** start Stored records **
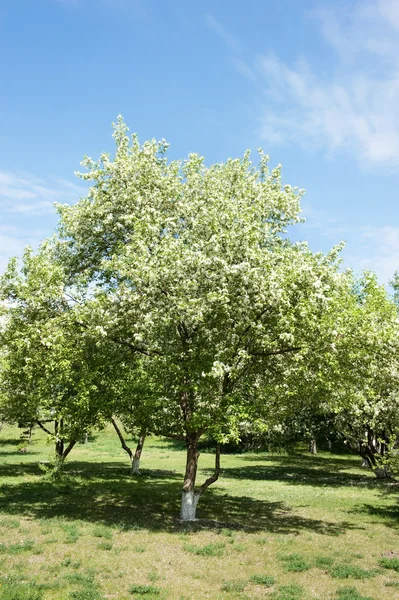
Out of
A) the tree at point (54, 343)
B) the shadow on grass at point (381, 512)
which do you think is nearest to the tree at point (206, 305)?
the tree at point (54, 343)

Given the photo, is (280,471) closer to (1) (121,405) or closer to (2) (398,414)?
(2) (398,414)

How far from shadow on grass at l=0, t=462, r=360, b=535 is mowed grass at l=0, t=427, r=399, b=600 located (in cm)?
7

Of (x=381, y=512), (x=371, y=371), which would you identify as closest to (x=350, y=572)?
(x=371, y=371)

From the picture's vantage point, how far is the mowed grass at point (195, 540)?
15.9 metres

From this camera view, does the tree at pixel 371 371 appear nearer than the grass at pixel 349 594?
No

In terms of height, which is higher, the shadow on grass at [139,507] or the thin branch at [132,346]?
the thin branch at [132,346]

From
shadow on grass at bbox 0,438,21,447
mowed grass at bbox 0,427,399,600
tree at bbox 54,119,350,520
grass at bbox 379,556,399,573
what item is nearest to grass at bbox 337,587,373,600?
mowed grass at bbox 0,427,399,600

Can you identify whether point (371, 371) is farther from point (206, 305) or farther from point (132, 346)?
point (132, 346)

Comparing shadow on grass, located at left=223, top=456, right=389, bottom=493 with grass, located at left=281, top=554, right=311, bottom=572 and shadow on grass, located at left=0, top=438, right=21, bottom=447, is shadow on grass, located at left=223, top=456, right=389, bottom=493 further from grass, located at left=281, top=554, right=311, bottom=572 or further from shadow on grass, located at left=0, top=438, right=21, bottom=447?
shadow on grass, located at left=0, top=438, right=21, bottom=447

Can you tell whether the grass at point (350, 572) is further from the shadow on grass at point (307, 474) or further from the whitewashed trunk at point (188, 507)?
the shadow on grass at point (307, 474)

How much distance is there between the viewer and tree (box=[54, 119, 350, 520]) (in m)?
22.7

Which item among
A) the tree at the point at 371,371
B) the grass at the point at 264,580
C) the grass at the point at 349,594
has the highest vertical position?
the tree at the point at 371,371

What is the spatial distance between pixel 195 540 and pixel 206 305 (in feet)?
36.6

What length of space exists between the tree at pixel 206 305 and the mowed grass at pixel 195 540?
4.40 meters
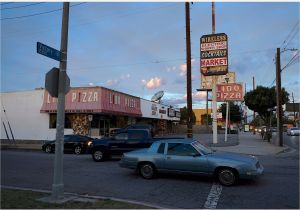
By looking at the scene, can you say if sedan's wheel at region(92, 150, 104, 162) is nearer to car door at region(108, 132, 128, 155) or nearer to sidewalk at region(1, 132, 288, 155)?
car door at region(108, 132, 128, 155)

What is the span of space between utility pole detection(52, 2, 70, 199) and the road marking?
3457mm

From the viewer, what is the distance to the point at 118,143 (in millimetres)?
18656

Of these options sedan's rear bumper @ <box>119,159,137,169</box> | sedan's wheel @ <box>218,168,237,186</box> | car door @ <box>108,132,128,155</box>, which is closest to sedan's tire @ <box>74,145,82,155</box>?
car door @ <box>108,132,128,155</box>

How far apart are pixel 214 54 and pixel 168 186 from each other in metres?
20.5

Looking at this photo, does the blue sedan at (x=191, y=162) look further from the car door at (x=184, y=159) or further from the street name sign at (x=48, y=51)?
the street name sign at (x=48, y=51)

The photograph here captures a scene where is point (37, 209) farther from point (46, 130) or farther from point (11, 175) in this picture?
point (46, 130)

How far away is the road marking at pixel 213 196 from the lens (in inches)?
361

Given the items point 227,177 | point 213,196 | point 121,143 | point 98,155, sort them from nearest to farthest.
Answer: point 213,196 < point 227,177 < point 121,143 < point 98,155

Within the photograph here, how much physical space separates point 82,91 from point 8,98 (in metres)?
9.24

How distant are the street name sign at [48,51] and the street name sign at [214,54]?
22.2 m

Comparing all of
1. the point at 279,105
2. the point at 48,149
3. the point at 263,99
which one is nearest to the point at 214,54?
the point at 279,105

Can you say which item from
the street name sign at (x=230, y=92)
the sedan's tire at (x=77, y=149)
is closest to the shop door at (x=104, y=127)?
the sedan's tire at (x=77, y=149)

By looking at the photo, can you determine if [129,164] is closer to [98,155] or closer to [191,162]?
[191,162]

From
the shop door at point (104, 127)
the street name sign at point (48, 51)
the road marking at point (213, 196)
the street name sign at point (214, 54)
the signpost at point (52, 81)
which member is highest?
the street name sign at point (214, 54)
** end Stored records **
### [Task brief]
Copy out, word for word, the part of the lines above that starts with the line containing "By looking at the photo, can" and runs through the very last line, with both ends included.

### [Written answer]
By looking at the photo, can you determine if [129,164] is closer to [98,155] or closer to [191,162]?
[191,162]

From
the shop door at point (104, 127)
the street name sign at point (48, 51)
the road marking at point (213, 196)
the street name sign at point (214, 54)
the signpost at point (52, 81)
which member is highest?
the street name sign at point (214, 54)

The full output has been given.